◆ Problem 1
In the passage on Morocco's survey of violence against women, how many of the 21 HCP regional supervisors had ever been trained on VAWG?
◆ Problem 2
Carry on with the passage on Morocco's survey of violence against women, starting right after its final sentence.

Violence against women and girls (VAWG) is a sensitive topic seen as a private, family matter, which makes collecting accurate and comprehensive data a challenge for national statistical offices. In Morocco, as in many societies, survivors are often reluctant or afraid to discuss violence out of fear of retaliation, or widespread social attitudes that wrongly blame victims. As such, interviewing women about their experiences with violence takes tact and training. 

Understanding the nature and scope of VAWG is key for creating more effective policies and programmes. Dedicated surveys have emerged as an effective way to capture women’s experiences with violence, but they challenge researchers to develop clear definitions of different types of violence as well as targeted tools for measuring what people may not recognize as violence. 

Following the adoption of a national law to prevent VAWG in February 2018, the Moroccan Government expressed the need to update VAWG prevalence figures captured in the first VAWG survey in 2009, in order to establish priorities, inform the enforcement of the new law and to monitor its progress. 

UN Women worked closely with Morocco’s national statistical office – the High Commission for Planning (HCP) – to design the country’s second VAWG prevalence survey. UN Women’s Women Count programme in Morocco1 began in 2019 with a national assessment and workshops to engage statistical users and producers at the earliest stages. 

This early engagement cultivated relationships and allowed civil society organizations (CSOs) to “have their voices heard on the challenges they face”, which “built momentum that involved them in the whole process of data production,” according to Leila Rhiwi, UN Women Country Representative in Morocco.  

Consultations sought to expand the survey’s scope beyond areas covered in the first survey in 2009. As a result, new areas – such as estimating the social and economic costs of violence against women, for both victims and their relatives – were added. 

UN Women also organized a training for HCP regional supervisors, to deepen their understanding of VAWG issues and train enumerators on sensitive data collection – including how to help interviewees recall violent events, ethical procedures and referrals to services and support for survivors. Only three of the 21 HCP supervisors had ever been trained on VAWG. The training was imparted by an expert from a CSO specialized in gender-based violence – the Association Marocaine des Droits des Femmes (AMDF [Moroccan Association for Women’s Rights]). 

 

Listeners

When HCP conducted the country’s first VAWG survey in 2009 – with support from UN Women’s predecessor, UNIFEM – women’s networks and CSOs were involved. Recognizing that collecting data on this sensitive subject would be particularly difficult in traditional villages, HCP incorporated women “listeners” from CSOs that provide services to victims of violence in those regions. The listeners worked alongside HCP teams collecting the data.

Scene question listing

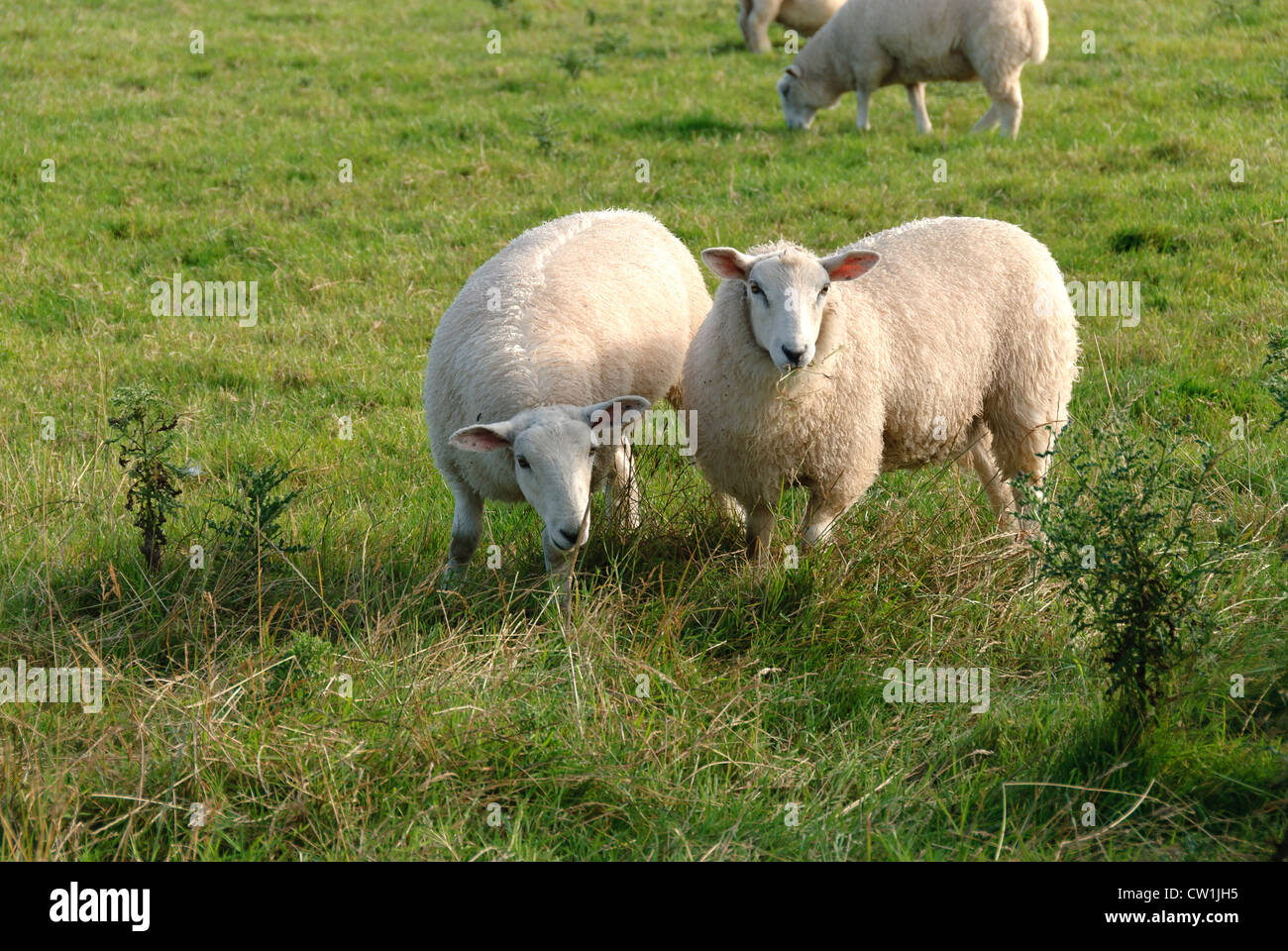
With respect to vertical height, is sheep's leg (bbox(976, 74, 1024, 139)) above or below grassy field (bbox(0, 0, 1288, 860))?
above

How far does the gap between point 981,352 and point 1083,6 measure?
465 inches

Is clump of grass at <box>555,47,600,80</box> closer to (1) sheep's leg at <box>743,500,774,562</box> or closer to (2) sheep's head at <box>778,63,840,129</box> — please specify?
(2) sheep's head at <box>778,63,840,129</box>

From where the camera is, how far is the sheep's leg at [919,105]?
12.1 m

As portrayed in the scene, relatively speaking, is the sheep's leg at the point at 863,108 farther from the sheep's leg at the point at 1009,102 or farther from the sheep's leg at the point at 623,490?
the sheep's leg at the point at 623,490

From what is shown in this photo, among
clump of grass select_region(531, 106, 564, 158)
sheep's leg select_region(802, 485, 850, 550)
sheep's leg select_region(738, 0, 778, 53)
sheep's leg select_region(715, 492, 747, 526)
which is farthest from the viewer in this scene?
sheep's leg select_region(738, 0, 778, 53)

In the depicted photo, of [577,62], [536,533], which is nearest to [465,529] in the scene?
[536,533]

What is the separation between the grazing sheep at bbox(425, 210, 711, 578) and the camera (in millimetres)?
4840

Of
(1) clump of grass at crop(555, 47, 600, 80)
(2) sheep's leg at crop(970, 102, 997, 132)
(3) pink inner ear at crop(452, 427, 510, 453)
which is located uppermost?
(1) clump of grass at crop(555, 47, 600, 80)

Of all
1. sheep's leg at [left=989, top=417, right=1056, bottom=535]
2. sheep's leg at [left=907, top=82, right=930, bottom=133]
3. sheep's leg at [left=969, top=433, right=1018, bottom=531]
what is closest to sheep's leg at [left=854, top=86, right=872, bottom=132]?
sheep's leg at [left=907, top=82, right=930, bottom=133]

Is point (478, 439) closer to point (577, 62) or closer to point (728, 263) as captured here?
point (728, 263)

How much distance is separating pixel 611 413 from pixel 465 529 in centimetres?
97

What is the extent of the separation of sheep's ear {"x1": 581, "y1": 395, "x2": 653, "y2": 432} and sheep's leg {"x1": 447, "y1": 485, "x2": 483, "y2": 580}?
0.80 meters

---

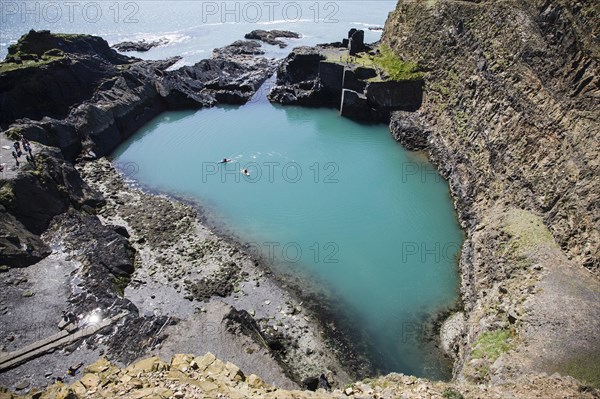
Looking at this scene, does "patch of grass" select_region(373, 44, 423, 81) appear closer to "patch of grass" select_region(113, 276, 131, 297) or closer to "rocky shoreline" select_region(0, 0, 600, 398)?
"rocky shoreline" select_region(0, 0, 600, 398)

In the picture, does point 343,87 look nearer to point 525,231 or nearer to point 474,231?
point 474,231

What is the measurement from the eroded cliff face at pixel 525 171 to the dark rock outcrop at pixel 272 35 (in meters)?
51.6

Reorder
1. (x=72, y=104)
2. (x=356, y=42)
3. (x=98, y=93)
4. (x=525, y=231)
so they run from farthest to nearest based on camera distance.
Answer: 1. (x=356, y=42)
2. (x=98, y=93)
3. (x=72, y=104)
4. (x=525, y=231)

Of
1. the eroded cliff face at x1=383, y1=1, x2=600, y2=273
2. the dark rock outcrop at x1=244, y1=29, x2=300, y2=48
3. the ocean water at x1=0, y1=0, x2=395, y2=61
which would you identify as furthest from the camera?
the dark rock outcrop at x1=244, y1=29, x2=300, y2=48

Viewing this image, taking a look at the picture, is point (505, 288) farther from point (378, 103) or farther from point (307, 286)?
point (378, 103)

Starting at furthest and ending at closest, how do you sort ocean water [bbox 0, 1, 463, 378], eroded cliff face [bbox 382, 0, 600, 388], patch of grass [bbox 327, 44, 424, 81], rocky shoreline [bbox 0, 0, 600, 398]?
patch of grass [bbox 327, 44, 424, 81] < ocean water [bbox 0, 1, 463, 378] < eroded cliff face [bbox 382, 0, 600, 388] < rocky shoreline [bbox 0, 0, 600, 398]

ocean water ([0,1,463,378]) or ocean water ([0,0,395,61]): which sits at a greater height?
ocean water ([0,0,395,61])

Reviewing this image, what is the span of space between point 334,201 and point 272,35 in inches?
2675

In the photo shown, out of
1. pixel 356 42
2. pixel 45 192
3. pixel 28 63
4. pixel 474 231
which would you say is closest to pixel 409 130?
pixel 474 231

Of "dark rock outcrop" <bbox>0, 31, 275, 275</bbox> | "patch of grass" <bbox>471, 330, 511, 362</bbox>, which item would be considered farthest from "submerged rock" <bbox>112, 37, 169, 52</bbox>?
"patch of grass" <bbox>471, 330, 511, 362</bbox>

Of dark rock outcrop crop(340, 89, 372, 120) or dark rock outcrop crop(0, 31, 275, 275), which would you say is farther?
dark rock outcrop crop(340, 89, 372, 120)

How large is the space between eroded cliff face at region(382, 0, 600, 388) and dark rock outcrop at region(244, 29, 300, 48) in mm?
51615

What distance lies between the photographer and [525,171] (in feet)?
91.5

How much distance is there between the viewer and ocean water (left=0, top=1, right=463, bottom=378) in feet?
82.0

◆ Exercise result 1
Only three of them had.

◆ Exercise result 2
“When users know the data, as they participated in data collection, they are more willing to trust these data,” says AMDF President Najat Razi.

The approach was replicated in the 2019 survey, with 35 civil society VAWG service-providers hired as listeners. Data were thus collected by a pair of enumerators – one CSO and one from HCP – who were trained to work together. This innovative approach allowed both groups to learn from each other’s expertise, and resulted in more sensitive survey tools, while increasing trust in the resulting data. This second survey deepened engagement between CSOs and HCP, bringing them in earlier, to discuss tools, concepts and approaches for interviewing victims and to develop the questions.

“Working with civil society improved data quality through the ways they conducted interviews, the tools, and the words chosen – all of this enabled improvements in data quality by reflecting more precisely and accurately the reality of Moroccan women’s’ experiences,” said Oussama Marseli, HCP’s Director of Statistics. He says the listeners also helped enumerators introduce violence in an indirect manner to get information, more subtly.

 

The results

Conducted from February–July 2019, Morocco’s Second National Prevalence Survey on VAWG sampled 12,000 women and girls, and 3,000 men and boys. Preliminary results include that 57% of women and girls had experienced at least one act of violence in the previous 12 months (down from 63% in 2009). Only 10.5% of survivors had reported the violence (up from 3% in 2009). Only 58% of women and 57% of men had heard of law 103-13 – which criminalizes gender discrimination – and only 41% of women were aware of relevant public services. 

 

Using the data

The preliminary results were widely disseminated, even before publication, at a well-publicized, high-level event in December 2019. CSOs, in turn, have cited data from the survey in their advocacy efforts. Some groups have used the preliminary survey results, in conjunction with administrative data, to call for changes to Law 103-13 to specifically combat VAWG, and they are working with State bodies to do so. 

CSOs involved in designing and implementing the survey have also served as agents of change in using the data for awareness-raising and for guiding local service-delivery for survivors – for example, targeting areas where prevalence levels are high, but few women report cases.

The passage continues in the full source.